INSTRUCTIONS TO FOLLOW –
Set the pictures aside and set down only the lines from the line holding "What is the distance of" through the end of the entries below, ends included.

# START OF DATA RECORDS

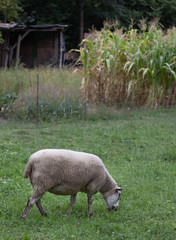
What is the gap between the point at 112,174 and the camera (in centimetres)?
673

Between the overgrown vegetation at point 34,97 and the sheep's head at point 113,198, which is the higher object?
Answer: the overgrown vegetation at point 34,97

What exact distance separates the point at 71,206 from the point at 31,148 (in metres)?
3.52

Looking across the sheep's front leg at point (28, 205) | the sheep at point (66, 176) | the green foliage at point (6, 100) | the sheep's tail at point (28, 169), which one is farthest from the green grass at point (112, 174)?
the green foliage at point (6, 100)

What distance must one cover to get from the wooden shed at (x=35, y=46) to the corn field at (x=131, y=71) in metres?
8.09

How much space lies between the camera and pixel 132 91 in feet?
42.3

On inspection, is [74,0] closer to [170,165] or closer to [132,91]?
[132,91]

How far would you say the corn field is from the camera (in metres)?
12.8

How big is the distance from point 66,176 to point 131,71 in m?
8.89

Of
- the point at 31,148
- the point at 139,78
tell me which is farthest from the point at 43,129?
the point at 139,78

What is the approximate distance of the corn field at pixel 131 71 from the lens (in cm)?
1282

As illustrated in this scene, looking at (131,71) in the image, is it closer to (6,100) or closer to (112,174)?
(6,100)

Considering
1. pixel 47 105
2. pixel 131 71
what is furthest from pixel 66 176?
pixel 131 71

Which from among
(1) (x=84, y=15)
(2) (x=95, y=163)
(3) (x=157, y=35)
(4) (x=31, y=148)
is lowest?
(4) (x=31, y=148)

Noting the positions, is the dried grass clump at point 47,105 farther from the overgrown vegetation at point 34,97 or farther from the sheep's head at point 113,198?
the sheep's head at point 113,198
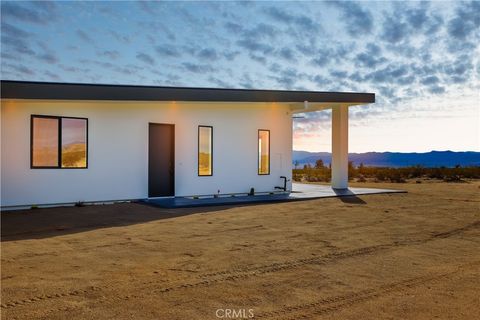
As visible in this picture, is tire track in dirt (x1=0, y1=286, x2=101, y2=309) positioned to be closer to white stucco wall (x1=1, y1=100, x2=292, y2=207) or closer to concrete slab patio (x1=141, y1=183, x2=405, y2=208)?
concrete slab patio (x1=141, y1=183, x2=405, y2=208)

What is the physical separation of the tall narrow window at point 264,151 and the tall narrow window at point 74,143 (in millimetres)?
5536

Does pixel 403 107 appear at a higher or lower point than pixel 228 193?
higher

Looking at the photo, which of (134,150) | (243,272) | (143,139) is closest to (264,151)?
(143,139)

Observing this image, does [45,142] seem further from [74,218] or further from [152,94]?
[152,94]

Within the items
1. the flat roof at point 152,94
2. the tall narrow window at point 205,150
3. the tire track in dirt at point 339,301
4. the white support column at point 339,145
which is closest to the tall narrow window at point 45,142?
the flat roof at point 152,94

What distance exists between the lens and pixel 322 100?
45.8 ft

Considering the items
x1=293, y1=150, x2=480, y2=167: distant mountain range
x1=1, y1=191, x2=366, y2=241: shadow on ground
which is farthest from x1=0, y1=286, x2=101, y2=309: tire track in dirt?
x1=293, y1=150, x2=480, y2=167: distant mountain range

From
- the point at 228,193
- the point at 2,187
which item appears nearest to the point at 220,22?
the point at 228,193

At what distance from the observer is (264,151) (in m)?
14.3

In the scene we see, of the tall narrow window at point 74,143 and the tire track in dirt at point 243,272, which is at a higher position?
the tall narrow window at point 74,143

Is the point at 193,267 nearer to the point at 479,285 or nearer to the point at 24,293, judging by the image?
the point at 24,293

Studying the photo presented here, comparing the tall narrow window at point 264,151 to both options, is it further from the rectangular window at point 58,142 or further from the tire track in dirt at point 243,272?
the tire track in dirt at point 243,272

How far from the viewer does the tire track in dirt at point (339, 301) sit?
3594 millimetres

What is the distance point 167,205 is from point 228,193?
305 cm
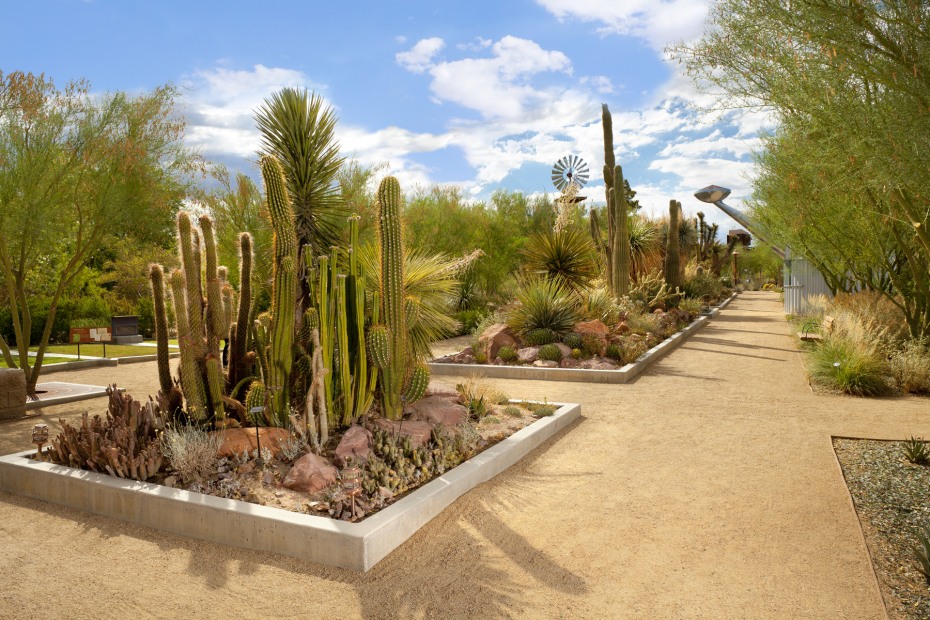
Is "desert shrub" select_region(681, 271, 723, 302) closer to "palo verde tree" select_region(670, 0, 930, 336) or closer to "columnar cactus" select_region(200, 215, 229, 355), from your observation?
"palo verde tree" select_region(670, 0, 930, 336)

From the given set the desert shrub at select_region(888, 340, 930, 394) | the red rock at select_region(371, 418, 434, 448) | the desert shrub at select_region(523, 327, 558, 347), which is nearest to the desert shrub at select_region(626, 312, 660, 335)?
the desert shrub at select_region(523, 327, 558, 347)

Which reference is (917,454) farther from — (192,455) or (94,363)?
(94,363)

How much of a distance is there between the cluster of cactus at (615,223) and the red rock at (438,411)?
1168 centimetres

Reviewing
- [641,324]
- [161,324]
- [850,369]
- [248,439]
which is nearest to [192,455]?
[248,439]

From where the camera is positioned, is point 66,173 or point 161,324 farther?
point 66,173

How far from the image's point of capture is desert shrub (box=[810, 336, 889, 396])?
10.3m

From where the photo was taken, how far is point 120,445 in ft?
19.4

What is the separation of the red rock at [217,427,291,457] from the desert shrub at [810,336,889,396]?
8.47 metres

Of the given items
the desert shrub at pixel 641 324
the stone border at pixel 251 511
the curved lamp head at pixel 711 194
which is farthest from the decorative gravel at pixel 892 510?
the curved lamp head at pixel 711 194

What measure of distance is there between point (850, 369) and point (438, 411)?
6.80 meters

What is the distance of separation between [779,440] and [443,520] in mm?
4386

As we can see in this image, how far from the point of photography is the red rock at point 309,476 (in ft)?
17.4

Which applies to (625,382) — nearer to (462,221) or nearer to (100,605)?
(100,605)

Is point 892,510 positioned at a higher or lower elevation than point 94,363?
lower
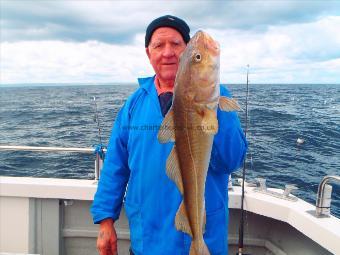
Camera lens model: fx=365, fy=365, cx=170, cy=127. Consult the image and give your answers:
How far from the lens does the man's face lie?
9.27 ft

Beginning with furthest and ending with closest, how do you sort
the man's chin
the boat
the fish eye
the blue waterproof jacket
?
the boat, the man's chin, the blue waterproof jacket, the fish eye

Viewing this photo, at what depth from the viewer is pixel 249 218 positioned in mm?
4449

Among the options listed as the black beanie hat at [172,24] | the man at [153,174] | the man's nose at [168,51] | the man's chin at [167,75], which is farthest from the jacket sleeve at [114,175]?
the black beanie hat at [172,24]

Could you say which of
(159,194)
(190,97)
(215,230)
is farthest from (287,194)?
(190,97)

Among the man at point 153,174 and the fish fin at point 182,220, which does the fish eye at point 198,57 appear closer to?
the man at point 153,174

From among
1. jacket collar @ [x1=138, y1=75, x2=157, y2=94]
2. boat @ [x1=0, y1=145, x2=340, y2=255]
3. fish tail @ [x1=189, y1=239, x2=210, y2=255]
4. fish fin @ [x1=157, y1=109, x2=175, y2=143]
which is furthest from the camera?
boat @ [x1=0, y1=145, x2=340, y2=255]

# END OF DATA RECORDS

SOLUTION FOR THIS EXERCISE –
What is the distance of separation between [779,440] and [443,520] in mm?
4386

As we can see in this image, how far from the point of photography is the red rock at point 309,476 (in ft)?
17.4

Which applies to (625,382) — nearer to (462,221) or nearer to (100,605)?
(100,605)

Is point 892,510 positioned at a higher or lower elevation than point 94,363?
lower
Camera lens model: fx=365, fy=365, cx=170, cy=127. Consult the image and give your answers:
How far from the lens does the man's face lie?
9.27 ft

Beginning with furthest and ending with closest, how do you sort
the man's chin
the boat
the fish eye
the blue waterproof jacket
?
the boat, the man's chin, the blue waterproof jacket, the fish eye

Viewing this photo, at what depth from the viewer is pixel 249 218 positioned in mm?
4449

Among the options listed as the black beanie hat at [172,24] | the man at [153,174] | the man's nose at [168,51] | the man's chin at [167,75], which is farthest from the jacket sleeve at [114,175]?
the black beanie hat at [172,24]

Could you say which of
(159,194)
(190,97)
(215,230)
is farthest from (287,194)?
(190,97)

Among the man at point 153,174 and the fish fin at point 182,220, which does the fish eye at point 198,57 appear closer to?
the man at point 153,174

From among
1. jacket collar @ [x1=138, y1=75, x2=157, y2=94]
2. boat @ [x1=0, y1=145, x2=340, y2=255]
3. fish tail @ [x1=189, y1=239, x2=210, y2=255]
4. fish fin @ [x1=157, y1=109, x2=175, y2=143]
which is furthest from the camera?
boat @ [x1=0, y1=145, x2=340, y2=255]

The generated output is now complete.